Copy the material below word for word, leaving out the pictures.

[START OF Raw data]

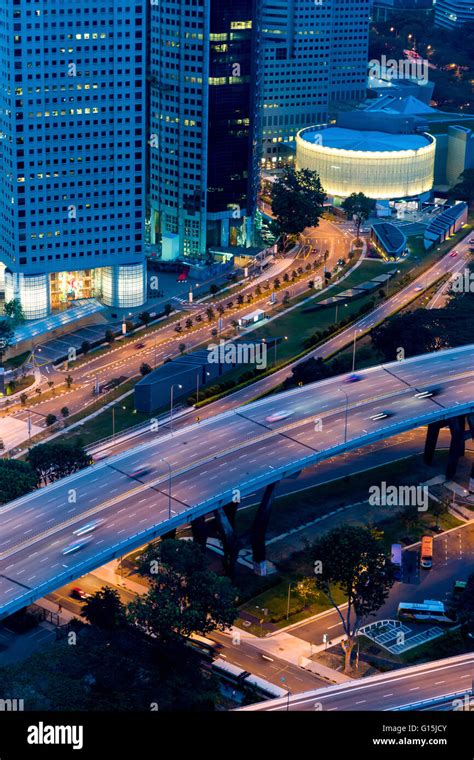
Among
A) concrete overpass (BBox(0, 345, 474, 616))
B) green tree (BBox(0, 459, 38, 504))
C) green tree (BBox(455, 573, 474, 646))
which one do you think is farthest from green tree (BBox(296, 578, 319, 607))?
green tree (BBox(0, 459, 38, 504))

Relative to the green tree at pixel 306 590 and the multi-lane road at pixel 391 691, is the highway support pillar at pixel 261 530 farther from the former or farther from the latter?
the multi-lane road at pixel 391 691

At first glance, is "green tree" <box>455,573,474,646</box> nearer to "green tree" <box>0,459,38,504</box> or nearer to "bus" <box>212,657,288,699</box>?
"bus" <box>212,657,288,699</box>

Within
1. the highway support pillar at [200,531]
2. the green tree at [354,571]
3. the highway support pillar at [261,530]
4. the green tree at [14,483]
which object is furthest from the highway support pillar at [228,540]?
the green tree at [14,483]

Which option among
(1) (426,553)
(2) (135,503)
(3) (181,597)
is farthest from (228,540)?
(1) (426,553)

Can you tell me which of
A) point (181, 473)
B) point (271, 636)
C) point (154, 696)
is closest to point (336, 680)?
point (271, 636)

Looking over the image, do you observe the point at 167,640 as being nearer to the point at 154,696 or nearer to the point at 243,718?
the point at 154,696

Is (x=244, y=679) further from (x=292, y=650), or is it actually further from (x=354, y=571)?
(x=354, y=571)
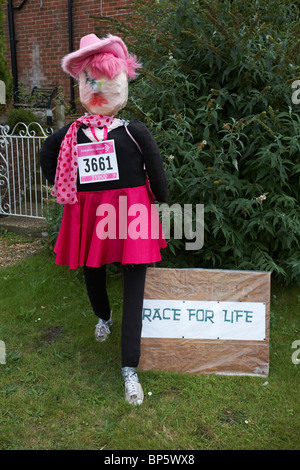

[END OF Raw data]

## Answer to the problem
Among
A) concrete overpass (BBox(0, 345, 474, 616))
B) green tree (BBox(0, 459, 38, 504))
C) green tree (BBox(455, 573, 474, 646))
which one do you think is farthest from green tree (BBox(296, 578, 319, 607))?
green tree (BBox(0, 459, 38, 504))

Relative to the green tree at pixel 306 590 and the multi-lane road at pixel 391 691, is the highway support pillar at pixel 261 530 farther from the former or farther from the latter?
the multi-lane road at pixel 391 691

At first glance, is "green tree" <box>455,573,474,646</box> nearer to "green tree" <box>0,459,38,504</box> or nearer to "bus" <box>212,657,288,699</box>?
"bus" <box>212,657,288,699</box>

Within
1. the highway support pillar at [200,531]
2. the green tree at [354,571]
3. the highway support pillar at [261,530]
4. the green tree at [14,483]
which object is furthest from the highway support pillar at [228,540]?
the green tree at [14,483]

Which option among
(1) (426,553)
(2) (135,503)
(3) (181,597)
is farthest from (228,540)?
(1) (426,553)

Can you tell me which of
A) point (181, 473)
B) point (271, 636)
C) point (154, 696)
is closest to point (336, 680)?
point (271, 636)

Looking over the image, do you observe the point at 167,640 as being nearer to the point at 154,696 or nearer to the point at 243,718?
the point at 154,696

Is (x=244, y=679) further from (x=292, y=650), or is it actually further from (x=354, y=571)?
(x=354, y=571)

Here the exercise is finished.